Document excerpt section start

This week my avatar is in memory of the famous women who have smoked. Many of whom have died with some form of COPD or lung cancer. Sophia Loren, my avatar earlier this week, quit early in her career and claimed to smoke mostly for her movies.
Spending any time with someone who is suffering from any respiratory disease is an eye opener. It is hard to discribe and comprehend what it is like to not be able to "catch one's breath". I often have RT students just starting out run up several flights of stairs and then tell them to imagine that breathless state during all of their waking hours, which there will be many if you can not breath. Sleep will not be easy. Many times when a patient is given high flow oxygen, some mistake "hypoxic drive" for just plain exhaustion. Their oxygenation needs are met for the moment and they can relax often into a very sombulent state. Yes, they may need to be on a ventilator, but some long term COPD patients will actually ask to be intubated to get some relief.

Document excerpt section end
Extracted records section start

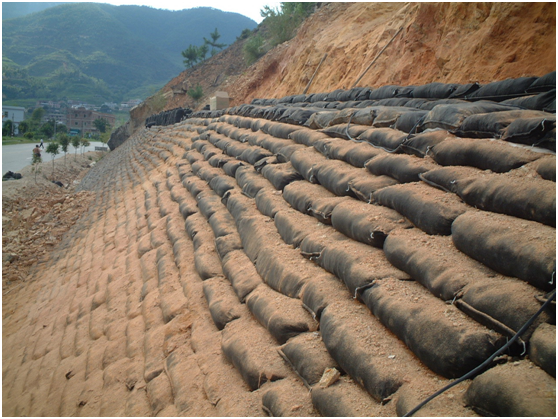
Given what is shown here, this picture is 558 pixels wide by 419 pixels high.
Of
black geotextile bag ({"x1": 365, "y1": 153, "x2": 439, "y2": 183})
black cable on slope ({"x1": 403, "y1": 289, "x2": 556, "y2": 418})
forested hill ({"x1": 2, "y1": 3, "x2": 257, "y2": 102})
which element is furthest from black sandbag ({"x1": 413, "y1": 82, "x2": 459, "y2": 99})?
forested hill ({"x1": 2, "y1": 3, "x2": 257, "y2": 102})

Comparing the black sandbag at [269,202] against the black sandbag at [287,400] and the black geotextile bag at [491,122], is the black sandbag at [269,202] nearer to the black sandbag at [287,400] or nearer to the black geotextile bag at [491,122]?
the black geotextile bag at [491,122]

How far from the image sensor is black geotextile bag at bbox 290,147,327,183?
10.2 ft

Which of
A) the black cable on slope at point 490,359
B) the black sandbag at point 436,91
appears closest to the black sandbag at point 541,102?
the black sandbag at point 436,91

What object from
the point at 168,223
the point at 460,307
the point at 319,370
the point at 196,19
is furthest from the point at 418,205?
the point at 196,19

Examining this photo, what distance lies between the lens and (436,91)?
4230 mm

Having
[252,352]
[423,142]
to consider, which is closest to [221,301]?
[252,352]

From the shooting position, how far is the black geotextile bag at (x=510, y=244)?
1273 millimetres

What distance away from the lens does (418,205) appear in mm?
1921

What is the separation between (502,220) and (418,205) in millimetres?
442

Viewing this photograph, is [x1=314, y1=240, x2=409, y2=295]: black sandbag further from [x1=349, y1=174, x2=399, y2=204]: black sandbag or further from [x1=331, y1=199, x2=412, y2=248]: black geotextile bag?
[x1=349, y1=174, x2=399, y2=204]: black sandbag

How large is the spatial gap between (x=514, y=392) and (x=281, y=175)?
2444mm

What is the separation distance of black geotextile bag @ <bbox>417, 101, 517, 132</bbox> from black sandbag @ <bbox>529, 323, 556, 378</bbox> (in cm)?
150

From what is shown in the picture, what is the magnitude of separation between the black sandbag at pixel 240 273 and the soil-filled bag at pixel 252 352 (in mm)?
196

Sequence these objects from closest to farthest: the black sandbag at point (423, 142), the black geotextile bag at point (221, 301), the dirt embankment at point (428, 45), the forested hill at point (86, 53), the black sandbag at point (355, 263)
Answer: the black sandbag at point (355, 263) → the black geotextile bag at point (221, 301) → the black sandbag at point (423, 142) → the dirt embankment at point (428, 45) → the forested hill at point (86, 53)
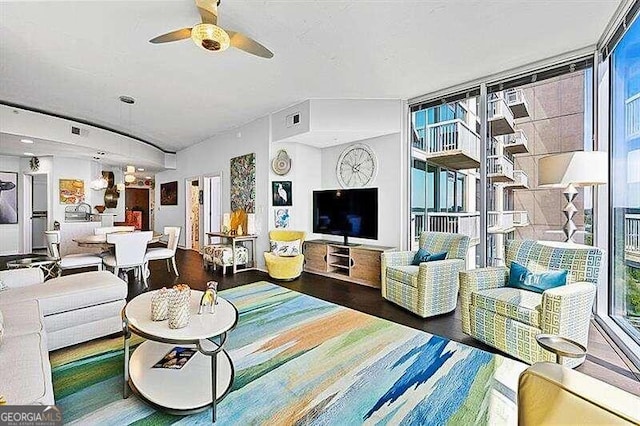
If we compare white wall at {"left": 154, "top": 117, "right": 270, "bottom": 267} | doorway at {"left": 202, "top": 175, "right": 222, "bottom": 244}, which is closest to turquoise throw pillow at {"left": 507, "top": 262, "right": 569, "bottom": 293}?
white wall at {"left": 154, "top": 117, "right": 270, "bottom": 267}

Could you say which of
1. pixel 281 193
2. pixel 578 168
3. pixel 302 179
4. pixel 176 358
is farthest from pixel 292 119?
pixel 176 358

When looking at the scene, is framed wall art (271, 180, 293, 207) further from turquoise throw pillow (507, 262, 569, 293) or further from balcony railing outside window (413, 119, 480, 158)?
turquoise throw pillow (507, 262, 569, 293)

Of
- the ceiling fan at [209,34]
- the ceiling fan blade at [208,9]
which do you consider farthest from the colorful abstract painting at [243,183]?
the ceiling fan blade at [208,9]

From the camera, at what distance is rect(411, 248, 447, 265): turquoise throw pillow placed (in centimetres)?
366

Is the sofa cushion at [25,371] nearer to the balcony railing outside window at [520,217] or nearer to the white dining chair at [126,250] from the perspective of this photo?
the white dining chair at [126,250]

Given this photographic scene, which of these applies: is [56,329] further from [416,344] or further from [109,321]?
[416,344]

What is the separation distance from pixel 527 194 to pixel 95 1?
4775 millimetres

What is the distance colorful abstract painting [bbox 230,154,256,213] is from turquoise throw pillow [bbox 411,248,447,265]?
3.32 meters

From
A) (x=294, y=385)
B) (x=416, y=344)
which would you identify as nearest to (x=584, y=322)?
(x=416, y=344)

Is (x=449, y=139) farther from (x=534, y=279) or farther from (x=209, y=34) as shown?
(x=209, y=34)

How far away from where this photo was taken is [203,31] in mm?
2398

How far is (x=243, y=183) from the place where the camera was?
249 inches

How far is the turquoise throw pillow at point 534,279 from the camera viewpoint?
101 inches

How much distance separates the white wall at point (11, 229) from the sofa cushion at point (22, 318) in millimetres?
7610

Extracted records section end

(Goal of the exercise):
In the passage on smoking and respiratory disease, what did Sophia Loren claim about her smoking?

(Answer for this exercise):
She claimed to smoke mostly for her movies.